Some one sneezed, and everybody looked at his neighbor. The sneeze was repeated, but muffled, as if some one was desperately anxious to avoid sneezing.
"It came from above!" whispered Olga. "Don't look up!"
Braine was cool. He walked idly across the room to where Vroon sat. "Very well, Paroff; we give you free rein." To Vroon he said: "Some one is watching us from the room overhead. I thought that room belonged to us."
"It does," said Vroon stolidly.
"Then how is it that some one is watching from up there? No excitement. I'm going to bid every one good night, then I'm going to investigate. When I leave you will quietly send men to all exits to the building. I want the man who sneezed, and I want him badly."
Olga departed with Braine, only she immediately sought the taxi that brought her and was driven home. It was always understood that when any serious exploit was under way hereabouts she was to make her departure at once.

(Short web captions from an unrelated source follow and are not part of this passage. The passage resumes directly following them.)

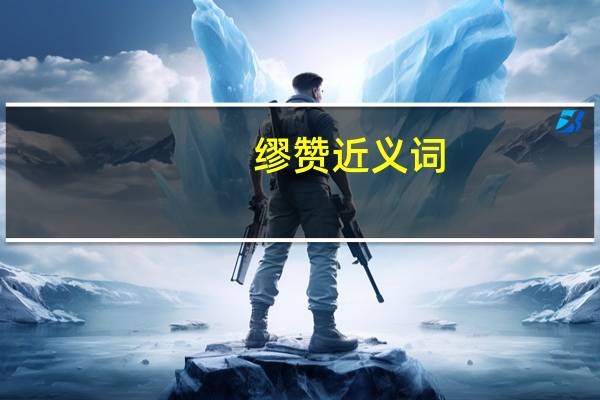 缪赞近义词（缪赞）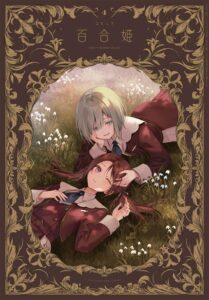 Framed by an elaborate gold border on a brown background, two girls lay on grass surrounded by little while flowers, wearing dark red school uniforms. A girl with short, pale hair, leans over another girl, playing with her long, red hair.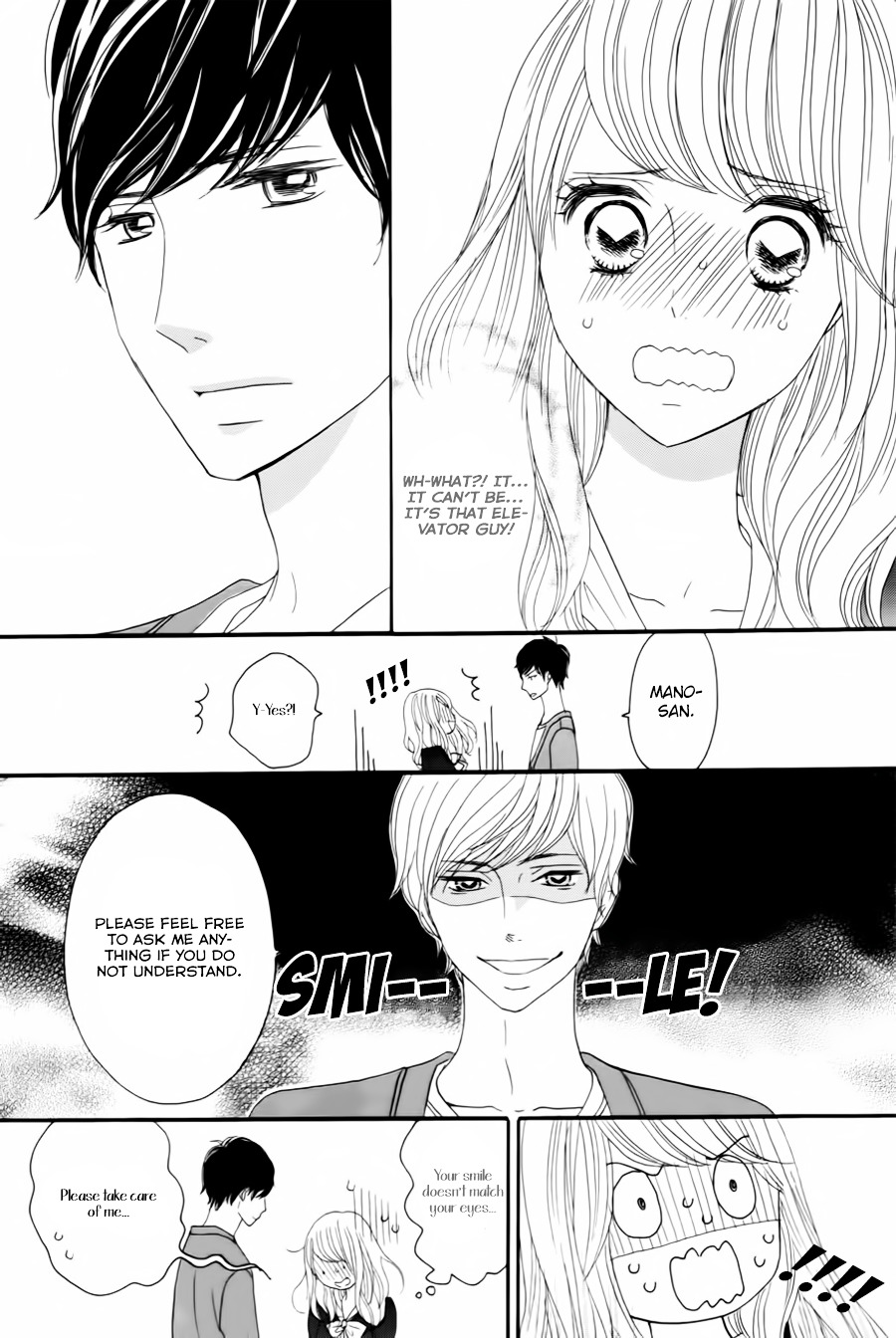 Watashi No Joushi Chapter 1 #20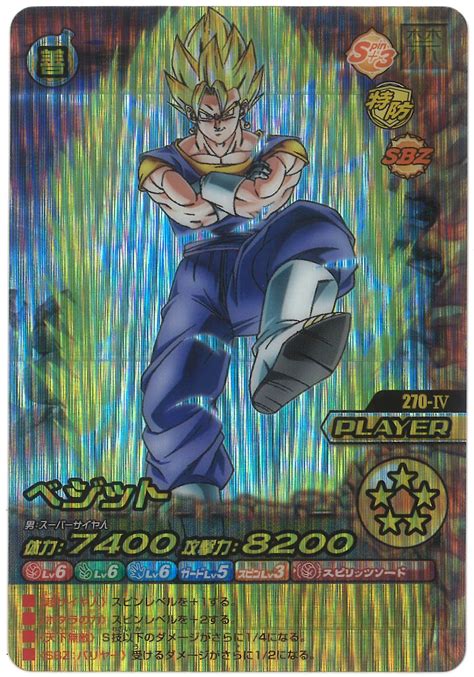 BANDAI Data Carddass Dragon Ball Part 5 W Explosive IMPACT Vegito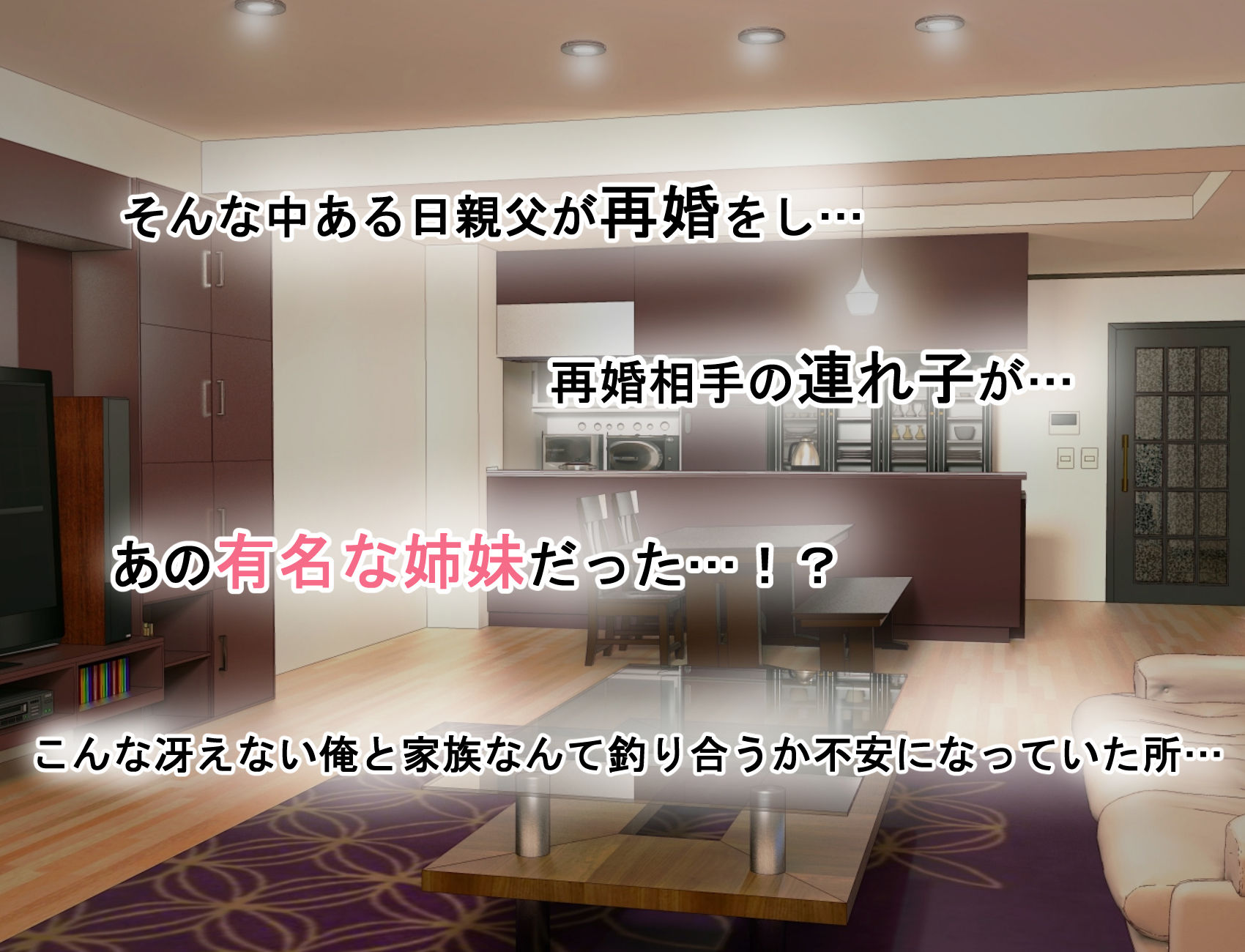美人姉妹との幸せな性活 サンプル2ページ目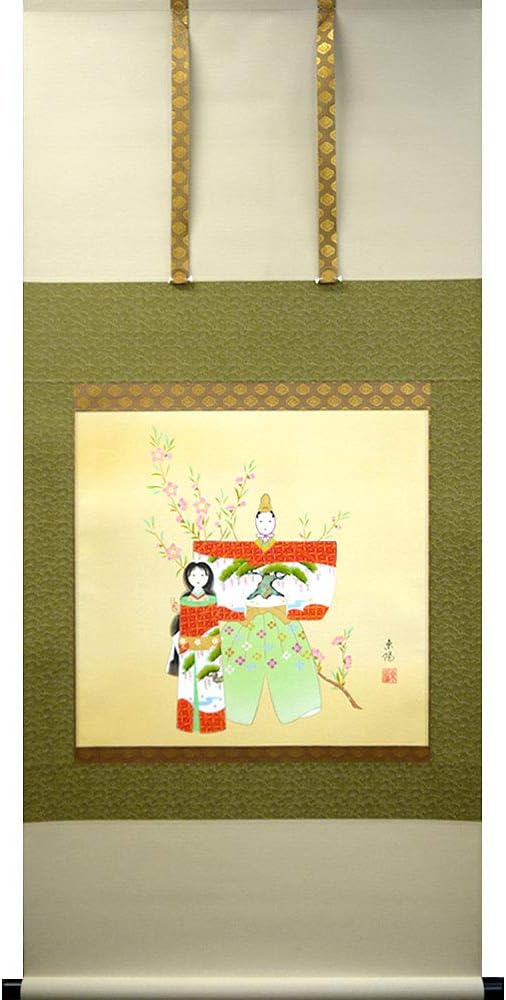 2025年最新】Yahoo!オークション -マルキドサド(本、雑誌)の中古品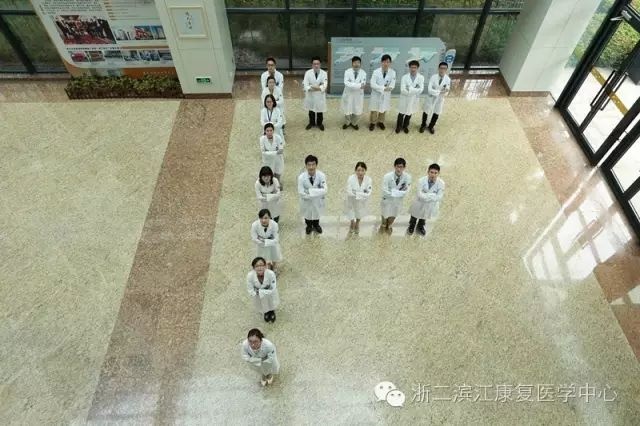 杭州康復養(yǎng)老之家是杭州康復醫(yī)院，杭州養(yǎng)老院，杭州公立康復中心，杭州醫(yī)養(yǎng)結合護理院信息一站式分享平臺。
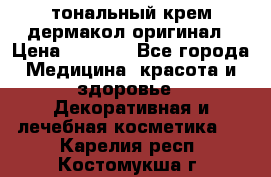 тональный крем дермакол оригинал › Цена ­ 1 050 - Все города Медицина, красота и здоровье » Декоративная и лечебная косметика   . Карелия респ.,Костомукша г.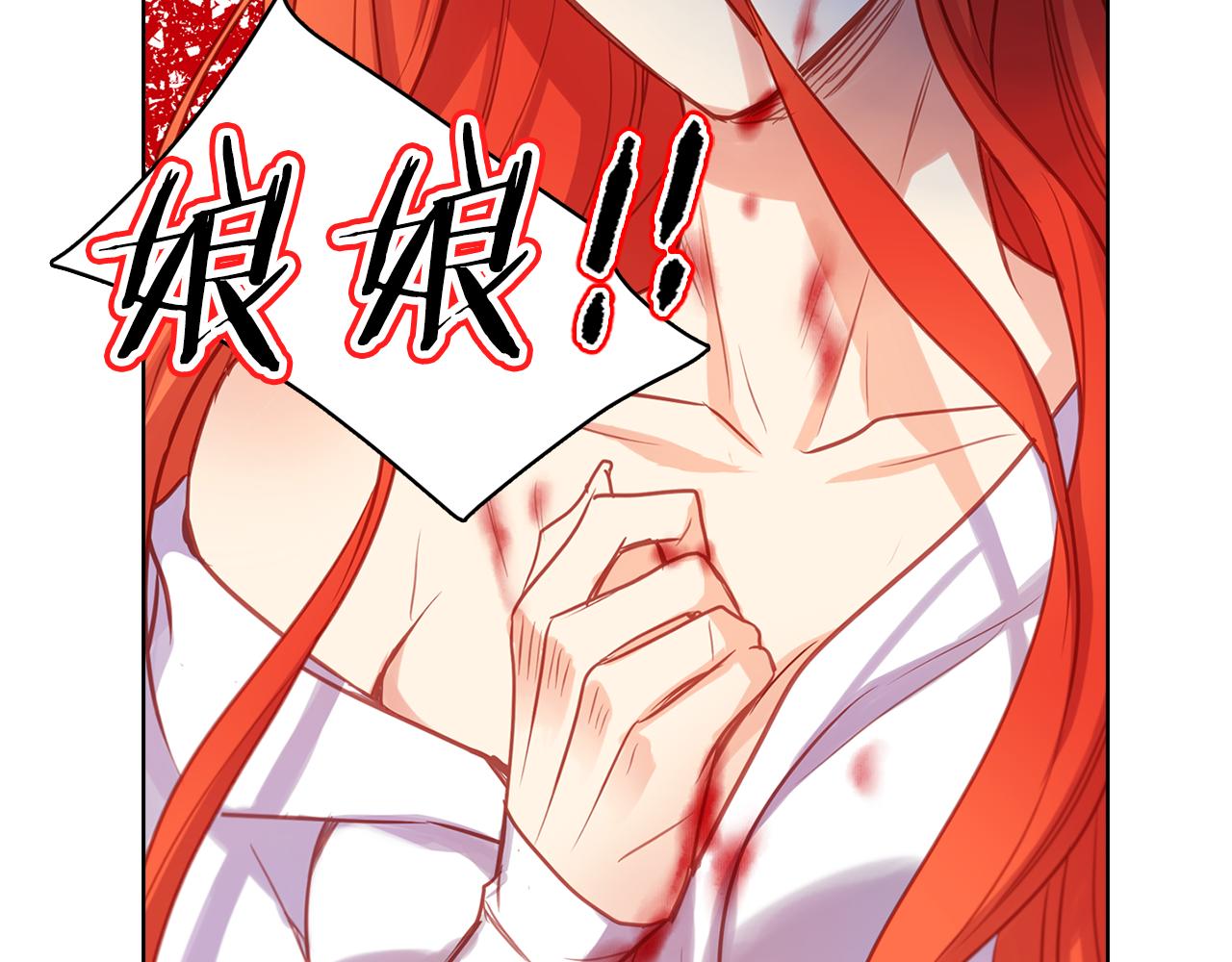 第61话 他不喜欢96
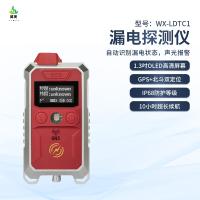 冀美生命探测仪地震灾害应急消防救援装备激光位移余震监测漏电探测仪 漏电探测仪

Vroon stationed his men at the several exits and Braine went up-stairs. The man who had sneezed, however, had vanished as completely as if he had worn that invisible cloak one reads about in the Persian tales. As a matter of fact, after the second sneeze he had gone up to the roof, got out by the trap, and jumped—rather risky business, too—to the next roof and had clambered down the fire-escape of the second building. He was swearing inaudibly. After all these days of care and planning, after all his cleverness in locating the rendezvous of the Black Hundred, and now to lose his advantage because of an uncontrollable sneeze! He would never dare go back, and just when he was beginning to pick up fine bits of information! So Florence Hargreave was going to have a new father in a day or so? There were some clever rogues among this band of theirs; but their cleverness was well offset by an equal number of fools.
Yes, there were some clever rogues, and to prove this assertion Braine secured a taxicab and drove furiously away, his destination the home of his ancient enemy. He dropped the cab a block or two away and presently stowed himself away in the summer house at the left of the lawn. It would have been a capital idea—that is, if the other man had not thought of and anticipated this very thing. So he used a public pay station telephone; and Braine waited in vain, waited till the lights in the Hargreave house went out one by one and it became wrapped in darkness within and moonshine without.